At baseline, we mailed the questionnaire using Dillman’s tailored design method for postal questionnaires [39]. We restricted the questionnaire to two pages in length and provided CDN$20 to every physician who returned a completed questionnaire. We sent pre-intervention questionnaires 8 weeks prior to disseminating the PEMs and post-intervention questionnaires to baseline respondents 6 months after dissemination of the PEMs.

TPB items were reverse-scored (where necessary) such that high scores represented agreement (or positive attitudes) and low scores, disagreement (or negative attitudes). We used the item mean scores within each theory-based construct (i.e. intention, attitude, subjective norm, and perceived behavioural control) to create a composite score for each construct. Three independent research assistants verified the accuracy of the data entry.

Analyses

We assessed internal consistency (Cronbach’s alpha) on TPB constructs before creating mean scores for each construct. We used analyses of covariance to test the hypotheses and used a p value of 0.01 to adjust for multiple testing. We used a non-parametric analysis (Kruskal-Wallis test) to see whether results were robust against violations of assumptions. Low levels of missing data (<7 %) on TPB variables suggested that listwise deletion to handle missing data would be appropriate. We tested the appropriateness of the missing data strategy by re-running the analyses using two modified versions of the data: one which replaced all missing TPB values with data most supportive of our hypotheses and another replacing with data most opposed to our hypotheses.

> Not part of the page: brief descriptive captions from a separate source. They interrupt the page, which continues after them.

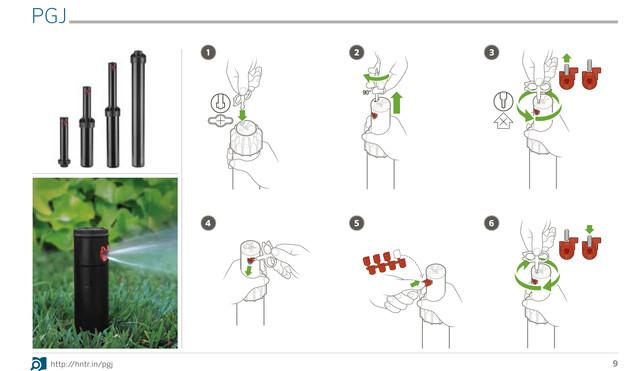 Инструкция в картинках PGJ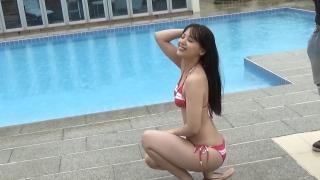 Saki Tatsuno swimsuit gravure bikini picture Gekidan 4 dollars 50 cents amazing face deviation pool part 2 2020002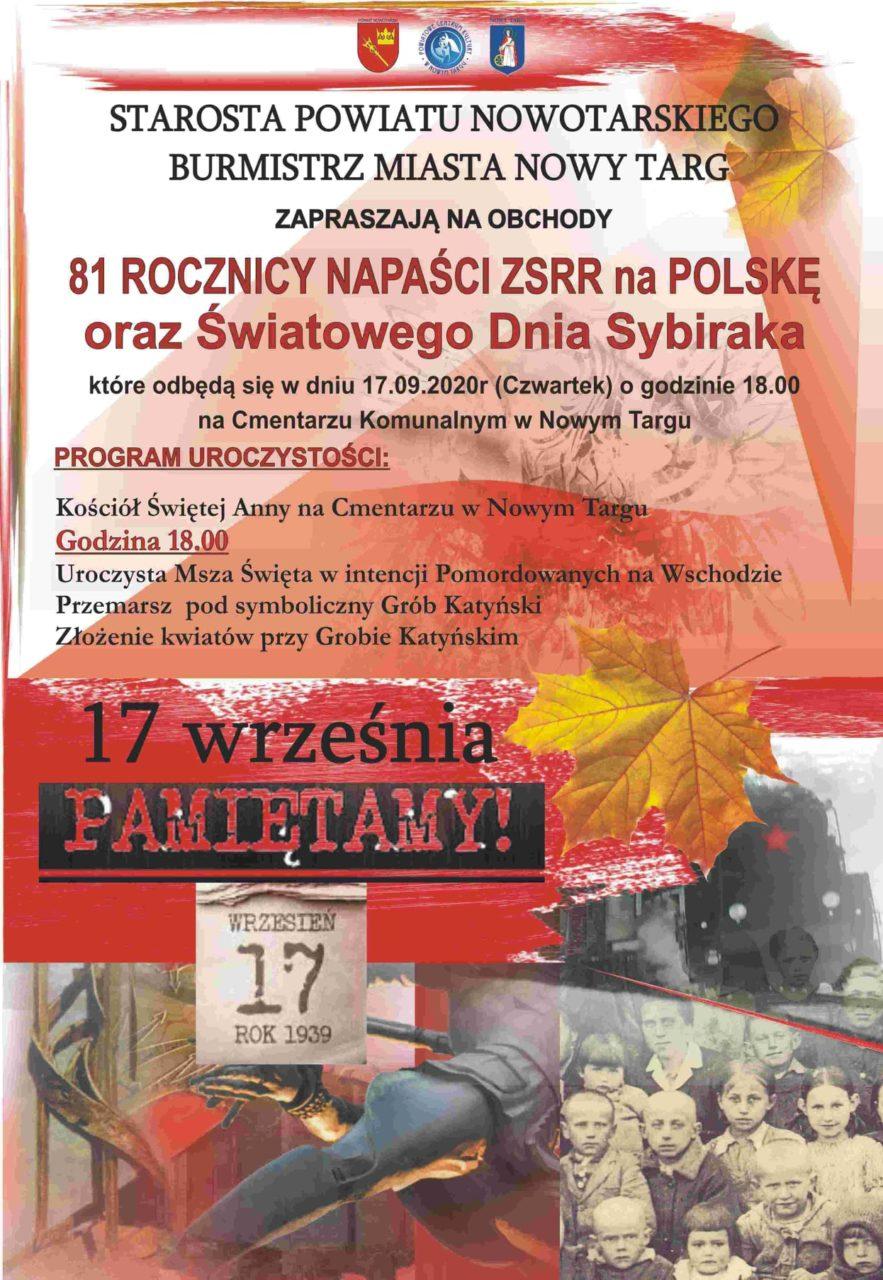 81. Rocznica Napaści ZSRR na Polskę oraz Światowy Dzień Sybiraka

We extracted demographic data from a physician database for a random sample of 20 % of respondents and non-respondents to the pre-intervention questionnaire to test for non-response bias. We used ANOVAs to assess the impact of attrition by comparing pre-intervention TPB of completers of pre- and post-intervention questionnaires to those who only completed pre-intervention surveys.

We conducted regression analyses with control group data to test the predictive utility and predictive pathways in the model. We regressed intention on attitude, subjective norm and perceived control (PBC) at baseline and regressed Time 2 self-reported behaviour on baseline intention and PBC.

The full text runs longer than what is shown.